As you see from these definitions, performance management does not have a unique classification. ITU-T's definition addresses primarily the behavior and effectiveness of the telecommunication equipment and network, but we feel that this definition is too limited, because it does not address the supervision of the services running on the top of the network. The TMF definition describes the notion of service-level management in detail but only briefly mentions the need for network element monitoring. To overcome the numerous slightly different definitions, we decided to develop our own definition.
At this point, we can distinguish between performance monitoring and performance management.
Performance monitoring collects device-, network-, and service-related parameters and reports them via a graphical user interface, log files, and so on. Performance management builds on these data collections but goes one step further by actively notifying the administrator and reconfiguring the devices if necessary. An example is the data collection for SLAs. Performance monitoring and accounting would only collect the data and store it at a collection point. Performance management would analyze the data and compare it against predefined thresholds and service definitions. In the case of a service level violation, it then would generate a trouble ticket to a fault application or reconfigure the device. For example, it would filter best-effort traffic or increase the committed access rate, and so on.

• Challenge A: Could you reproduce the performance management excerpt, starting with "Performance monitoring collects" and going on through "rate, and so on.", and substitute "network operator" for "administrator"?
• Challenge B: Can you pick up the passage on performance monitoring and performance management right after its last sentence and carry it forward?

• Material supplied:
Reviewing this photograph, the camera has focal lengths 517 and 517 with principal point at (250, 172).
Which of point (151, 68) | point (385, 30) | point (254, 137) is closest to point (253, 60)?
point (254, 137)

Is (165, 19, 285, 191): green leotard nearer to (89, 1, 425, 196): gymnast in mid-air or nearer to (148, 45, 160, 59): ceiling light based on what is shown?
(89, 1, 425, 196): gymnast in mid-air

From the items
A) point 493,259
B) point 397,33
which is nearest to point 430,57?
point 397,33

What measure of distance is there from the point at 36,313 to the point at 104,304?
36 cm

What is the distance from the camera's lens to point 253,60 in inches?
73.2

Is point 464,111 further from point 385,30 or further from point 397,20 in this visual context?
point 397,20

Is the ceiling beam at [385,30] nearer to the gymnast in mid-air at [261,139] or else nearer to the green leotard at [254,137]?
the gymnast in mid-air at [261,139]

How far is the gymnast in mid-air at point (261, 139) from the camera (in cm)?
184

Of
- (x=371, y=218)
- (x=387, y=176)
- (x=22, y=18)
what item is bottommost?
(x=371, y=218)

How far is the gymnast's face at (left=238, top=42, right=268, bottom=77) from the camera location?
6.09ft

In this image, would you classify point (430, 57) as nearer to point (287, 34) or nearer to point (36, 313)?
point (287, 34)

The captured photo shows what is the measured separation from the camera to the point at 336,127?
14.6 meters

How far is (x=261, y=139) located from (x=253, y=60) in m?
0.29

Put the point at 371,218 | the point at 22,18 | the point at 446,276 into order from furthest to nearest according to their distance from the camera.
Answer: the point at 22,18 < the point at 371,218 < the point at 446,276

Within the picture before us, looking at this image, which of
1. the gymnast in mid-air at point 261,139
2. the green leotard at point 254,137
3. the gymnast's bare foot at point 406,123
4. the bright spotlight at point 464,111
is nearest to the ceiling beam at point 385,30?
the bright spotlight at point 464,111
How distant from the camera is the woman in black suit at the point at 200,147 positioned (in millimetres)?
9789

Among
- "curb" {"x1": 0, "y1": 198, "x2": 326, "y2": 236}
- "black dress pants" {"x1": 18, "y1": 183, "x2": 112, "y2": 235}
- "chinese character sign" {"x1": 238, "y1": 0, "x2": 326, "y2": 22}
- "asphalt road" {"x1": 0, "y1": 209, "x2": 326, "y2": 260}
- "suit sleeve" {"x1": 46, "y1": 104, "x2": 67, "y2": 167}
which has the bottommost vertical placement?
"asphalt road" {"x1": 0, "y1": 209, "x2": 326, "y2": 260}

• Final result A:
Performance monitoring collects device-, network-, and service-related parameters and reports them via a graphical user interface, log files, and so on. Performance management builds on these data collections but goes one step further by actively notifying the network operator and reconfiguring the devices if necessary. An example is the data collection for SLAs. Performance monitoring and accounting would only collect the data and store it at a collection point. Performance management would analyze the data and compare it against predefined thresholds and service definitions. In the case of a service level violation, it then would generate a trouble ticket to a fault application or reconfigure the device. For example, it would filter best-effort traffic or increase the committed access rate, and so on.

• Final result B:
This book uses the term performance management to describe the following processes:
Performance monitoring— Collecting network activities at the device level for the sake of
- Device-related performance monitoring
- Network performance monitoring
- Service performance monitoring
Monitoring subtasks include
- Availability monitoring
- Response time reporting
- Monitoring utilization (link, device, CPU, network, service, and so on)
- Ensuring accuracy of the collected data
- Verification of quality-of-service parameters
- Data aggregation
Data analysis— Baselining and reporting
Data analysis subtasks include
- Network and device traffic characterization and analysis functions
- Performance
- Exceptions
- Capacity analysis
- Baselining
- Traffic forecasting
Performance management— Whereas monitoring only observes activities in the network, management modifies device configurations. In the case of performance management, this means adjusting configurations to improve the network's performance and traffic handling (threshold definitions, capacity planning, and so on).
Management subtasks include
Figure 1-4 shows the performance management architecture. When comparing it to the accounting architecture, you can see several similarities, but also differences. The next section discusses both. Whereas accounting focuses on passive collection methods only, performance management can also apply active measurements. In this case, we inject synthetic traffic into the network and monitor how the network treats it.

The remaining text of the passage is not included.